> _GIVEN ENTRIES_
______________________________
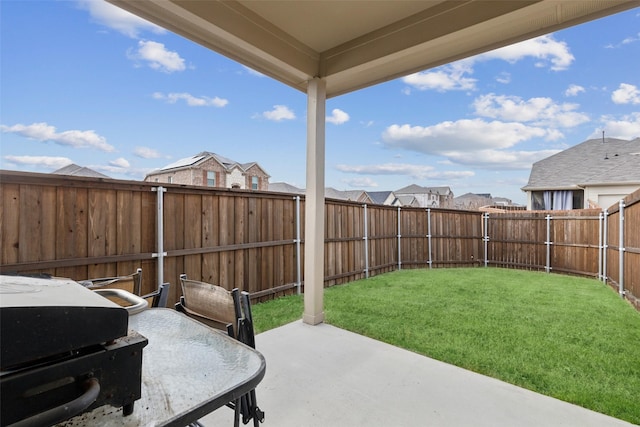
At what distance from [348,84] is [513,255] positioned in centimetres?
739

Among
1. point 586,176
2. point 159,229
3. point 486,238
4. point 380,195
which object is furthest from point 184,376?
point 380,195

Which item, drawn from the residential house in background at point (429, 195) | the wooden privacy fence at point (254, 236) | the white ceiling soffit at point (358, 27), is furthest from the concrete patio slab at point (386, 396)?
the residential house in background at point (429, 195)

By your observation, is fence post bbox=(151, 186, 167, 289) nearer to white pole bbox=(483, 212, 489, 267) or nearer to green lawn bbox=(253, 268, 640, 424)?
green lawn bbox=(253, 268, 640, 424)

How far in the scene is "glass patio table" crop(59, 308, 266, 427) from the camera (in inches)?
27.1

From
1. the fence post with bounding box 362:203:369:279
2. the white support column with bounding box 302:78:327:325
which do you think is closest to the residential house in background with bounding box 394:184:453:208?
the fence post with bounding box 362:203:369:279

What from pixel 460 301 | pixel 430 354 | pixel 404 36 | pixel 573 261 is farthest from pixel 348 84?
pixel 573 261

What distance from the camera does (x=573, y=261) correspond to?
718 cm

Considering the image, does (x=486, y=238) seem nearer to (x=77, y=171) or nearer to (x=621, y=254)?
(x=621, y=254)

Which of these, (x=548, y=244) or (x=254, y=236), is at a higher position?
(x=254, y=236)

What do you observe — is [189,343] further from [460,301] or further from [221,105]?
[221,105]

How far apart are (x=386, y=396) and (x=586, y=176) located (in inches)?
496

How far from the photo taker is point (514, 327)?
140 inches

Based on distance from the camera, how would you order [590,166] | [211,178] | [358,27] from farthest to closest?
[590,166] < [211,178] < [358,27]

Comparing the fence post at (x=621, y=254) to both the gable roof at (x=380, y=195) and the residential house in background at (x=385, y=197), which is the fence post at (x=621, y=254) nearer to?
the gable roof at (x=380, y=195)
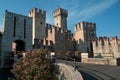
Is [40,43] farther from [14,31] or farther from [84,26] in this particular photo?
[84,26]

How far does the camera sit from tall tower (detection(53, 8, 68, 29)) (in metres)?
56.4

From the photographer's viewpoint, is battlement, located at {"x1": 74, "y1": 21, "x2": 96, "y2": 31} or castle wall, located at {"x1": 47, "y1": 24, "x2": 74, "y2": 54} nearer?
castle wall, located at {"x1": 47, "y1": 24, "x2": 74, "y2": 54}

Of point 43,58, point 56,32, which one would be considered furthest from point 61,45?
point 43,58

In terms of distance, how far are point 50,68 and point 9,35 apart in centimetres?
2227

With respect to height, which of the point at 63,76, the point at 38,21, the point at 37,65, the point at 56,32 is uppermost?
the point at 38,21

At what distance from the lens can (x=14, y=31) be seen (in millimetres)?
34844

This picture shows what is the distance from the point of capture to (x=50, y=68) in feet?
46.7

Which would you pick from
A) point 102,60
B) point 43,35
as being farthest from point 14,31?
point 102,60

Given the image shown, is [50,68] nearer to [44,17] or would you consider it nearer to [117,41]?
[117,41]

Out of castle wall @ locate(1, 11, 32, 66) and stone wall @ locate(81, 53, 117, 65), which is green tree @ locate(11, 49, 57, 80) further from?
castle wall @ locate(1, 11, 32, 66)

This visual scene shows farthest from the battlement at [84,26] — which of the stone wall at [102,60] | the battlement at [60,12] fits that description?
the stone wall at [102,60]

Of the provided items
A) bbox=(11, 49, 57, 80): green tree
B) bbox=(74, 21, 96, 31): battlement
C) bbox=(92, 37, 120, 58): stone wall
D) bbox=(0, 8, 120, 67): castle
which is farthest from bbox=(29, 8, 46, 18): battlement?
bbox=(11, 49, 57, 80): green tree

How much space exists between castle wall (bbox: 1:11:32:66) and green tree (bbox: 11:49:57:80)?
19.0m

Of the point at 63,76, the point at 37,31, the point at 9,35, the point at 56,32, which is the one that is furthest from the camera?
the point at 37,31
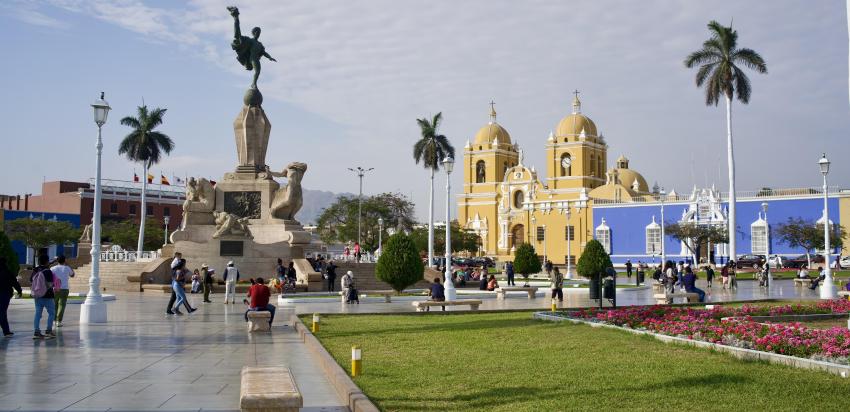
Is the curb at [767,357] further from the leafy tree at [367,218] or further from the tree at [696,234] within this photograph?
the leafy tree at [367,218]

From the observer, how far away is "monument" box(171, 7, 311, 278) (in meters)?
31.7

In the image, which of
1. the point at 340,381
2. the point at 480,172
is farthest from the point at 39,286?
the point at 480,172

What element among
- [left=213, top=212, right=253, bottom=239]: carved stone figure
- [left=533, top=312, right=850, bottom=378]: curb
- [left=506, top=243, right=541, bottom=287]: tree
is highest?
Result: [left=213, top=212, right=253, bottom=239]: carved stone figure

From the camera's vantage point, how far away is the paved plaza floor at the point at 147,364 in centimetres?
782

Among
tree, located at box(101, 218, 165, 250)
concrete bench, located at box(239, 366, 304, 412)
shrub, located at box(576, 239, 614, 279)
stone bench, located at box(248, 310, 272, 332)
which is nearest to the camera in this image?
concrete bench, located at box(239, 366, 304, 412)

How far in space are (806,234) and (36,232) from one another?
52.2 meters

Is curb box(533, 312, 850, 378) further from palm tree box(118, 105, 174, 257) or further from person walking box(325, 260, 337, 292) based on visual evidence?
palm tree box(118, 105, 174, 257)

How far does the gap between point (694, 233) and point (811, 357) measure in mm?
53431

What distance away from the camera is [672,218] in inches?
2606

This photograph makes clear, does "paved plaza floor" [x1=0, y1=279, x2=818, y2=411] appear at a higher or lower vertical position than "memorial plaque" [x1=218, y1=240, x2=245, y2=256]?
lower

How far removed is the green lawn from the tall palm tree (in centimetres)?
3251

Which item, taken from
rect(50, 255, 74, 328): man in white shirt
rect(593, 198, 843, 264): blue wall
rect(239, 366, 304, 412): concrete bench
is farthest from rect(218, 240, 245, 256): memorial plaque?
rect(593, 198, 843, 264): blue wall

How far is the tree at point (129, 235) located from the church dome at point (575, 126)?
4002cm

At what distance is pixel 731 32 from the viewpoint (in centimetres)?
4194
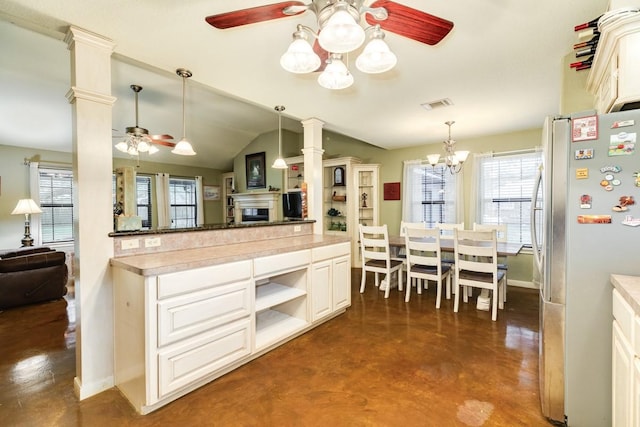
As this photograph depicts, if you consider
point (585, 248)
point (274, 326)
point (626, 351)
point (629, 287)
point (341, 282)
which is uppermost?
point (585, 248)

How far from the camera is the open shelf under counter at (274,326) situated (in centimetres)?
243

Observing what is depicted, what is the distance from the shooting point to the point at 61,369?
218 centimetres

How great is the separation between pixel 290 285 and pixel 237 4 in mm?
2352

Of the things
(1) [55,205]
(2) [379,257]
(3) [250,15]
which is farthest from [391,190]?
______________________________
> _SHORT PROBLEM_
Rewrite the part of the records that opens with the line containing "How much space" and closes with the line containing "52.2 meters", replacing "curb" with "sidewalk edge" and keeping everything else unchanged. Leave the pictures out.

> _RESULT OF THIS EXERCISE_
How much space exists between castle wall (bbox: 1:11:32:66) and green tree (bbox: 11:49:57:80)?
19.0m

Of the point at 63,76, the point at 37,31, the point at 9,35, the point at 56,32, which is the one that is furthest from the camera?
the point at 37,31
Is the sidewalk edge at [767,357] further from the leafy tree at [367,218] or further from the tree at [696,234] within this photograph?
the leafy tree at [367,218]

From the observer, how far away is "monument" box(171, 7, 311, 278) (in meters)?
31.7

In the image, which of
1. the point at 340,381
2. the point at 480,172
is farthest from the point at 39,286?
the point at 480,172

What element among
- [left=213, top=212, right=253, bottom=239]: carved stone figure
- [left=533, top=312, right=850, bottom=378]: sidewalk edge
- [left=506, top=243, right=541, bottom=287]: tree
is highest?
Result: [left=213, top=212, right=253, bottom=239]: carved stone figure

From the camera's vantage point, how far away is the paved plaza floor at the point at 147,364 in centimetres?
782

Among
tree, located at box(101, 218, 165, 250)
concrete bench, located at box(239, 366, 304, 412)
shrub, located at box(576, 239, 614, 279)
stone bench, located at box(248, 310, 272, 332)
which is nearest to the camera in this image?
concrete bench, located at box(239, 366, 304, 412)

How far in space are (806,234) and (36,232) from one another?
52.2 meters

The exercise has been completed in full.